Most of the clothes actually belonged to actress Diane Keaton herself, and costume designer Ruth Morley purportedly tried to talk Keaton out of her fashion choices, claiming that she looked cuckoo for Cocoa Puffs. Fortunately, Keaton stuck to her guns (and her tie, and her men's pants).
Annie Hall's fashion was groundbreaking because it let Annie's personality take center stage. "In an era characterized by metallic hot pants and polyester bellbottoms, the boots, vests, and bowler hats that comprise the Annie Hall style stood as a rejection of gender-normative fashion," explains The Boston Globe's Steph Hiltz. "Her sexuality is cloaked by layers of tweed and buttoned-up shirts, but her charm and coy confidence make it work…"

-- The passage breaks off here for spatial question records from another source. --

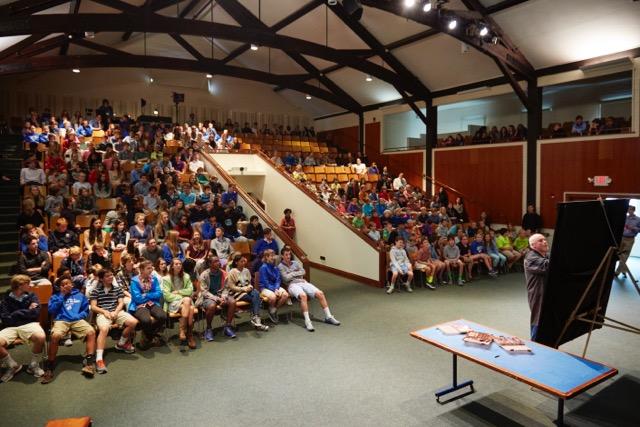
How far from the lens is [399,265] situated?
7383 mm

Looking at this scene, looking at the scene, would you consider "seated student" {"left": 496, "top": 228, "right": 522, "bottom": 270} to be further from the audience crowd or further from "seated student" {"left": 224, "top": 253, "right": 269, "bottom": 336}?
"seated student" {"left": 224, "top": 253, "right": 269, "bottom": 336}

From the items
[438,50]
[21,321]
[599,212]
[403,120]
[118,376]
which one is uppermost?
[438,50]

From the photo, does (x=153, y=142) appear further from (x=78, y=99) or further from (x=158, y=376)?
(x=158, y=376)

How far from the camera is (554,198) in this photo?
1049 cm

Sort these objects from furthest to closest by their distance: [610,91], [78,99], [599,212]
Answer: [78,99] → [610,91] → [599,212]

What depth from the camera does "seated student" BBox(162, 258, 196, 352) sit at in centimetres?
487

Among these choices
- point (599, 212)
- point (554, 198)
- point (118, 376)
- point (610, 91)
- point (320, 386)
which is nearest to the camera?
point (599, 212)

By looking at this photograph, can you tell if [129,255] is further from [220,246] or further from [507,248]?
[507,248]

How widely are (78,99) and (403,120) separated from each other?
11.3 meters

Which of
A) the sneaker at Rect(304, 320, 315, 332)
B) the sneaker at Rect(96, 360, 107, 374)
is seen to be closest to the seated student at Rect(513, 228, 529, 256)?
the sneaker at Rect(304, 320, 315, 332)

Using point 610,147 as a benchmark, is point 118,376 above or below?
below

In other words, Annie didn't need to flaunt her bod to attract the lads; she just had to show off her charisma. She was a sartorial breath of fresh air.
The Woody-Wide Web
While we can't claim Woody Allen has ever started a fashion revolution, the director, co-writer, and star of Annie Hall has maintained a monstrous fan following throughout his filmmaking career, which spans over fifty years and almost as many films.
For Allen acolytes, two websites are a must: his official website, which presents a slim, streamlined look at what he's working on now, and The Woody Allen Pages, a thoroughly comprehensive fan site that contains almost everything you always wanted to know about the Brooklyn-born auteur.
If good ol' fashioned books are more your thing, fear not: Both of the film's stars have produced enough pages to keep fans' bookshelves stocked. Allen's written four best-selling collections of short stories: Getting Even (1971), Without Feathers (1975), Side Effects (1980), and Mere Anarchy (2007). Several of his plays have also been rounded up in print.
Not to be outdone, Keaton released a best-selling memoir, Then Again, in 2011 that looks back on her life, relationships (including one with Allen), and career. In 2014, she dropped another bestseller, Let's Just Say It Wasn't Pretty, which examines the importance of aging gracefully and staying true to yourself. (Psst: The secret is wearing menswear.)